The final day was a freestyle trail presentation, and Tupa knew she had to do something different to win the attention of judges and the television viewers.
Several riders had attempted to take their horses up a lengthy staircase made of earth and logs, with varying degrees of success. Tupa and Callie easily made it to the top, and then descended. Near the bottom they stopped and, with Callie’s hindquarters one step higher than her front legs, they sidepassed easily across the wide stairs. It was a maneuver that caught the attention of several observers. Ralston told her, “Your horse looked like it had been doing it forever.”
She hopes television viewers will be equally impressed.

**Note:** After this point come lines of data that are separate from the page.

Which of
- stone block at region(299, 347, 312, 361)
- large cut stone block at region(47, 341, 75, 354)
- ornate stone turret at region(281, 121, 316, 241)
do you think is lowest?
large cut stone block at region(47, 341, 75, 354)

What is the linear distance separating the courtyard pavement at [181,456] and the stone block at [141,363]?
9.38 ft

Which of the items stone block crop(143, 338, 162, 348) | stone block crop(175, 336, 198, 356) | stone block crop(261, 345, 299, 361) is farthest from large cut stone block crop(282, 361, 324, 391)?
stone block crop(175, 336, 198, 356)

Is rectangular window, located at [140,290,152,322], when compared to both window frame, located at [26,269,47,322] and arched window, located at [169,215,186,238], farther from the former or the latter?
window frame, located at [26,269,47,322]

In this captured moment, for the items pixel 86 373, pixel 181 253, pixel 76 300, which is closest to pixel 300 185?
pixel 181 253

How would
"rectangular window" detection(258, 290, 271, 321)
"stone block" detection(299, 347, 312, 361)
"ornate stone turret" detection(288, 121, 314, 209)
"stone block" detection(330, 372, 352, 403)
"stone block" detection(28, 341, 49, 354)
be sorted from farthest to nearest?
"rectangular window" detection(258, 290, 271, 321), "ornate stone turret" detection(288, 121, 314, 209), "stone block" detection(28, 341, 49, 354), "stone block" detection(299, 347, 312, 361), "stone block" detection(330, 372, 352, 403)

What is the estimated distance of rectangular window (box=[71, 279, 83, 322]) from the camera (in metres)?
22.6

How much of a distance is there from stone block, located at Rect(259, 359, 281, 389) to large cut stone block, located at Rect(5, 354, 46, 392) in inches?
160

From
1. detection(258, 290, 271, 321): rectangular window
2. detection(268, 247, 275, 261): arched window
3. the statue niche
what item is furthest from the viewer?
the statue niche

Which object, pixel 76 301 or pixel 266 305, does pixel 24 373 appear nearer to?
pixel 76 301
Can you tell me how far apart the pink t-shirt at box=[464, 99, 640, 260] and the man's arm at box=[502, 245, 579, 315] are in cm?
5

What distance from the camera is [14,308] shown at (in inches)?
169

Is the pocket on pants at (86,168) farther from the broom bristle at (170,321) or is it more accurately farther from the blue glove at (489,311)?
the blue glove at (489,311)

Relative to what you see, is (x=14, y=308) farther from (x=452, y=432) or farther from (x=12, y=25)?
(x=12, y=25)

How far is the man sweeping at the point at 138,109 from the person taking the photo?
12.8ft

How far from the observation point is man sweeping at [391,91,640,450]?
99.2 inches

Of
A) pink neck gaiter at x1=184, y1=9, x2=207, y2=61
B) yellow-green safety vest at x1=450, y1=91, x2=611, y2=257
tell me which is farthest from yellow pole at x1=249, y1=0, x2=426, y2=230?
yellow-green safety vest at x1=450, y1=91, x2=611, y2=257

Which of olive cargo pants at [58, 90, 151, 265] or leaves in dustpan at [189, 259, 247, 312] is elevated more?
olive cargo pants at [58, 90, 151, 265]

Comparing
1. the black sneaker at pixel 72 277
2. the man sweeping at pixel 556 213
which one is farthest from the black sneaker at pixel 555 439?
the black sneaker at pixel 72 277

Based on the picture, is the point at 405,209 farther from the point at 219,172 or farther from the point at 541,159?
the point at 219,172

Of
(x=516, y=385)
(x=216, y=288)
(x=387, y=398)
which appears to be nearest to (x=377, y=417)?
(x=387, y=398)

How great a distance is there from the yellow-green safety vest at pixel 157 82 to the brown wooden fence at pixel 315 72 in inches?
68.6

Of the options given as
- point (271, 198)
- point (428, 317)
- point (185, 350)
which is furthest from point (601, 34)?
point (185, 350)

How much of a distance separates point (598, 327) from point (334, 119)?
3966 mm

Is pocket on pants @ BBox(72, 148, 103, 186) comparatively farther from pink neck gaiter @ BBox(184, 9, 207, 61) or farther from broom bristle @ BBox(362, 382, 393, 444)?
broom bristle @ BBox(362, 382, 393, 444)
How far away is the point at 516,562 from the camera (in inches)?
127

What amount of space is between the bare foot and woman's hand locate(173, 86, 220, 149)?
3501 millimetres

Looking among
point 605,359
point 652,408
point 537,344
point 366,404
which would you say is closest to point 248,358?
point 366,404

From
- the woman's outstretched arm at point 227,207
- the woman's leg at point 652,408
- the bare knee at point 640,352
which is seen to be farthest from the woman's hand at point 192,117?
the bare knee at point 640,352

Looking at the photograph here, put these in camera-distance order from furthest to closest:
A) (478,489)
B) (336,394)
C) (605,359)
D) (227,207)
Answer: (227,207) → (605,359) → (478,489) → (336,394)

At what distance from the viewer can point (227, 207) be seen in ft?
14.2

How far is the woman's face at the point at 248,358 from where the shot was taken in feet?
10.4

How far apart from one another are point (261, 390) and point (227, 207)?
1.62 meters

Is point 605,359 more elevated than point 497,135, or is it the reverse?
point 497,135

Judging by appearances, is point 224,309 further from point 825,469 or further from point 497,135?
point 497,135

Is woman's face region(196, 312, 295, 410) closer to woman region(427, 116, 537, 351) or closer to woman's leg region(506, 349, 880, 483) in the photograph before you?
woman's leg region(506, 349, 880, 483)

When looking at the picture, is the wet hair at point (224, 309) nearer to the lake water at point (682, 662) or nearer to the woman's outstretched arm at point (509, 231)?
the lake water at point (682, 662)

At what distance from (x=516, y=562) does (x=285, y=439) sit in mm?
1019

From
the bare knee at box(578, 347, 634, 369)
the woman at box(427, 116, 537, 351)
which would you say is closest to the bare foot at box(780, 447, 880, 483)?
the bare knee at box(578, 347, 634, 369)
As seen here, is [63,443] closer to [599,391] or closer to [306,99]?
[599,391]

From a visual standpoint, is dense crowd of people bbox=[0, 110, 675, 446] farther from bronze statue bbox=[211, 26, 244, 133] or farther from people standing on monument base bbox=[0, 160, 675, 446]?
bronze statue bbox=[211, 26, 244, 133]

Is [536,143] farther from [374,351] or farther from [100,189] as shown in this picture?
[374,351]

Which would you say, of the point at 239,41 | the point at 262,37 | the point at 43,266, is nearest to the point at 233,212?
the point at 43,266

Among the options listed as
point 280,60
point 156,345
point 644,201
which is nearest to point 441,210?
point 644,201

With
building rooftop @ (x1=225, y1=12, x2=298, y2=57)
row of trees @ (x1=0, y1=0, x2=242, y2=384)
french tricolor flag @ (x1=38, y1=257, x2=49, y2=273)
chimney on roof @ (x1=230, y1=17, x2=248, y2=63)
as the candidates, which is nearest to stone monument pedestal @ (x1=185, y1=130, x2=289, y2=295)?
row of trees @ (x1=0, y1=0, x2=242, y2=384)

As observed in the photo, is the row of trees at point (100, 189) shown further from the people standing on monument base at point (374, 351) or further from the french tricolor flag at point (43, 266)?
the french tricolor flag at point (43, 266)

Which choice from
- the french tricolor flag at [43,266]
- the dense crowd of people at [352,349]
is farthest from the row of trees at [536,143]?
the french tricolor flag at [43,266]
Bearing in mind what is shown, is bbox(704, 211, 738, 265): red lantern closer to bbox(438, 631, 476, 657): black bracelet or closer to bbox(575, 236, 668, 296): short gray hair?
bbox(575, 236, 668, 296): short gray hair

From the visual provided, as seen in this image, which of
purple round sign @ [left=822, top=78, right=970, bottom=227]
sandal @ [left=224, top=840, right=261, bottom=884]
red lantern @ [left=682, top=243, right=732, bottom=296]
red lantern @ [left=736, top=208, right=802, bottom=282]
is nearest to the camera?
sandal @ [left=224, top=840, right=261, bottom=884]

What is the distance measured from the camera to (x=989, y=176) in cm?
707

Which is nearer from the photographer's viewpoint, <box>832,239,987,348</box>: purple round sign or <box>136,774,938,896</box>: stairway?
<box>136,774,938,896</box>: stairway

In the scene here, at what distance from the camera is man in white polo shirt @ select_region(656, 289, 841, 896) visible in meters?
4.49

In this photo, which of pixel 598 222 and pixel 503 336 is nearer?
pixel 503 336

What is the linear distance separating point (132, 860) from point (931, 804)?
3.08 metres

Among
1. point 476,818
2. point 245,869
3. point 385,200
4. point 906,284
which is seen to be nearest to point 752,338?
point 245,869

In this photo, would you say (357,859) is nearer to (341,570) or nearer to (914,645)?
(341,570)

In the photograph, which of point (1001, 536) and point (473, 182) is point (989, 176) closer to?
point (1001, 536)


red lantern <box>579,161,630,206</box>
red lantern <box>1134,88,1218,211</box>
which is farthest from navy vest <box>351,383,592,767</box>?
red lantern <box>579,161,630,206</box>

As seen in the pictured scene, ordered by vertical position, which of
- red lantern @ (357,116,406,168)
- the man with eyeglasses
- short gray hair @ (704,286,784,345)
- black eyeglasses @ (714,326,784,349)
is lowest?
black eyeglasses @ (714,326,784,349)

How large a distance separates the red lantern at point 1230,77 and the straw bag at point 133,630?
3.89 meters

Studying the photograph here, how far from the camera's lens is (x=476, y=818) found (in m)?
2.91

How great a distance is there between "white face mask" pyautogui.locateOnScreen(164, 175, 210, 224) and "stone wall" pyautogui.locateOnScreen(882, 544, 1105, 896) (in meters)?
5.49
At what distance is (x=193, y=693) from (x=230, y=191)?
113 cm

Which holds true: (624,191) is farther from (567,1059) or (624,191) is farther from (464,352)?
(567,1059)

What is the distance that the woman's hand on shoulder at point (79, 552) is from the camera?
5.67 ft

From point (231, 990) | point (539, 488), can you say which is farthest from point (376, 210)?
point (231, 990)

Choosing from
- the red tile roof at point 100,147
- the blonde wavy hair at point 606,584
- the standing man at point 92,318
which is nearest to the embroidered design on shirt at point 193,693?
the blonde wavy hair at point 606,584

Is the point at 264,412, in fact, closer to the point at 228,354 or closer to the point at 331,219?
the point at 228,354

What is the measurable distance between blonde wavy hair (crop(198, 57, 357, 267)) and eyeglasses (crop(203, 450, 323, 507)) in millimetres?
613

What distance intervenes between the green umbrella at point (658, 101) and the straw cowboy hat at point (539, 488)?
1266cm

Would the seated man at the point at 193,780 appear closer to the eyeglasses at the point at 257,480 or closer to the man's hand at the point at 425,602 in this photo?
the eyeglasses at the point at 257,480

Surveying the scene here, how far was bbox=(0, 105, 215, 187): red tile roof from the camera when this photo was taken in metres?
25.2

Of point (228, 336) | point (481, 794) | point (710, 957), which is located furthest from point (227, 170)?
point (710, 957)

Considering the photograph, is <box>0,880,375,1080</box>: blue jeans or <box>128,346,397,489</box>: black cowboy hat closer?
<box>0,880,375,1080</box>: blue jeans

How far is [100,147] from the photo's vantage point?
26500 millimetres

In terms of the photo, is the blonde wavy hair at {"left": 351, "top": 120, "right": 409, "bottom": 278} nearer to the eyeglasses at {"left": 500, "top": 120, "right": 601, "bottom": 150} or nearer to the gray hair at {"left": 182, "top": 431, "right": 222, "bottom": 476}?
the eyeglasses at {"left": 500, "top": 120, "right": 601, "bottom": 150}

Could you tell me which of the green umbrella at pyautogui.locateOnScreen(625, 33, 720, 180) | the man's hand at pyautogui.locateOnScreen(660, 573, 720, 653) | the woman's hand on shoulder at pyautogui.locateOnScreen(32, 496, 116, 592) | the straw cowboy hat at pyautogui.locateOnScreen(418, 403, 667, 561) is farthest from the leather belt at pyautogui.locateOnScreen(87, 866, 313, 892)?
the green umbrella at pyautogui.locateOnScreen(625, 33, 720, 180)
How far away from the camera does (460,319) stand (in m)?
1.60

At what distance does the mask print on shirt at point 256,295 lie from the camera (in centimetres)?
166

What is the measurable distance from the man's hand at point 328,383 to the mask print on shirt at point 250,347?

But, Tupa noted, the competition isn’t called “America’s Best Trail Horse.” It’s “America’s Favorite Trail Horse.” So equine personality is also important, and Tupa believes she has an advantage there.
“My little mare is a sweetheart,” she said. “All the clinicians loved her. The spectators were attracted to her and children love to pet her. She is very willing and very calm.”
Whether that translates into enough votes for Callie to be one of the horses that wins $5,000 or $10,000 won’t be known until later this fall.
“Please vote for Callie, No.
211,” Tupa said.
Viewers can watch the program beginning at 6 p.m. MDT on the cable channel HRTV.
They can also view the program, and vote for Callie, at www.actha.tv beginning that evening.